NCERT Preschool Guidelines Include Teaching In Mother Tongue And Conducting No Written Or Oral Tests

NCERT PRESCHOOL GUIDELINES TO CONDUCT NO WRITTEN OR ORAL TEST AND TO BE TAUGHT IN MOTHER TONGUE

The National Council of Educational Research and Training, NCERT, expressed concern over the educational practice that the pre-schools follow these days. The first-ever pre-school curriculum of NCERT added that children of age 3 to 6 should be taught in their mother tongue. They also objected to the practice of subjecting the students to tests of any kind, terming it a harmful and undesirable practice that results from a misguided parental aspiration.

Pre-school children to learn in the mother tongue

Early education plays a vital role in the life of a child, growing up. Hence, learning in their home language can help students in learning faster. It is internationally recognised that teaching through a child’s mother tongue is the most appropriate medium of instruction at a young age. Acknowledging the challenge of linguistic diversity in India, the NCERT guidelines added that if the students in a classroom have no common mother tongue, then teachers may use as many languages as in the classroom as a medium of instruction, while gradually exposing them to school language. NCERT also added that the children need a multilingual environment for smooth transition along with exposure to sign language as well.

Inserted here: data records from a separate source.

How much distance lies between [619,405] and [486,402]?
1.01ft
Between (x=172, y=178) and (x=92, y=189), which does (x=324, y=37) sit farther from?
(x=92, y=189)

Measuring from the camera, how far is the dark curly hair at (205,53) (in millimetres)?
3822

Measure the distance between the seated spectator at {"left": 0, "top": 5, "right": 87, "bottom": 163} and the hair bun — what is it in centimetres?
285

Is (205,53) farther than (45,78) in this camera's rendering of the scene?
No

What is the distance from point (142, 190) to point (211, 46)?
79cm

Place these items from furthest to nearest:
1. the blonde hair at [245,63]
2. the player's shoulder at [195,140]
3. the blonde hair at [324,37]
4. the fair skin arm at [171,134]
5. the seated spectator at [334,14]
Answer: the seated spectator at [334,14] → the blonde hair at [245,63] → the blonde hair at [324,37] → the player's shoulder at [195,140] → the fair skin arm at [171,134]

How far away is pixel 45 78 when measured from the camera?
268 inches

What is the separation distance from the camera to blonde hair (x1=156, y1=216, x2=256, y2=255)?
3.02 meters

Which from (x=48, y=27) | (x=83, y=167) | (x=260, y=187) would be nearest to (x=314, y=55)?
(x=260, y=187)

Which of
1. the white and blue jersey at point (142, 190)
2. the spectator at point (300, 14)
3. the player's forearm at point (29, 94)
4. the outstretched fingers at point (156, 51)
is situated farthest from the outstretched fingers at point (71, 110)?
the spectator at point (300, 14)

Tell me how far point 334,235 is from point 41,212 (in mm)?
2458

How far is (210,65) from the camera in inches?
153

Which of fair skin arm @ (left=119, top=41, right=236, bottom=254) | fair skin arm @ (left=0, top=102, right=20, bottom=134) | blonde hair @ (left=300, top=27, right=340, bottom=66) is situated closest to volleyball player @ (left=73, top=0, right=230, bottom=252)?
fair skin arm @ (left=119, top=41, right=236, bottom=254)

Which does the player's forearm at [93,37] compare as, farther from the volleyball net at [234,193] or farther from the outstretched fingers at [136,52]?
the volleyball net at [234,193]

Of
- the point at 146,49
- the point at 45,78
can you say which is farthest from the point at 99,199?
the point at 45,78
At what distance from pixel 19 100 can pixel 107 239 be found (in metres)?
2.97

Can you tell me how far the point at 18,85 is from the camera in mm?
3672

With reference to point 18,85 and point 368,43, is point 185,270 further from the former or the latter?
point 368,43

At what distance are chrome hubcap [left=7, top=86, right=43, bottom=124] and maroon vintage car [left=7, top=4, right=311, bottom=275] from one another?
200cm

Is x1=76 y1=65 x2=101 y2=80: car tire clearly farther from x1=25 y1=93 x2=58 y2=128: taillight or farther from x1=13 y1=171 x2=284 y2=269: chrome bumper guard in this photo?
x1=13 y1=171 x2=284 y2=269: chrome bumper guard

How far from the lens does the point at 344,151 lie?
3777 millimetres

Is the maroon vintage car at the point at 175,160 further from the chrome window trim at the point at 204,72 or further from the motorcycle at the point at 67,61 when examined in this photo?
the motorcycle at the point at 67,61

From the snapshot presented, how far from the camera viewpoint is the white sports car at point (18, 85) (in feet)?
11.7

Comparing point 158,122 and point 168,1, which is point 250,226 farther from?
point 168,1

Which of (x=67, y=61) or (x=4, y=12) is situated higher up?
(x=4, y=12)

No more written or oral test in pre-school

The curriculum developing body HRD Ministry, NCERT, said that under no circumstance should the pre-school students be made to take any form of examination, either written or oral. A senior NCERT official also emphasized that the purpose of evaluation at the pre-school level is not to label a child as ‘pass’ or ‘fail’.

The teachers are asked to closely observe the children- how and where children spend time, their social relationships, use of language, modes of interaction, information about health and nutrition habits, and to make a brief note of these observations. An official of NCERT added that the progress of the child has to be assessed continuously by various methods and techniques that include anecdotal records, checklists, portfolios and interactions with other children. These evaluations should be available in folders for the parents to view and should be with the pre-school as long as the child moves to another pre-school programme or to a primary school. The NCERT also mentioned that a written and verbal progress summary report of the child should be given to their parents at least twice a year.

As a part of “guidelines for pre-school education”, the NCERT has enlisted the do’s and don’ts about how assessment should be carried out and reported in pre-schools.

Different parameters for infrastructure, qualifications and salary for pre-school staff, admission process, records and registers to be maintained, monitoring and supervision mechanism, the importance of coordination and convergence with community and parents etc. have also been defined in the guidelines provided by NCERT for pre-school education.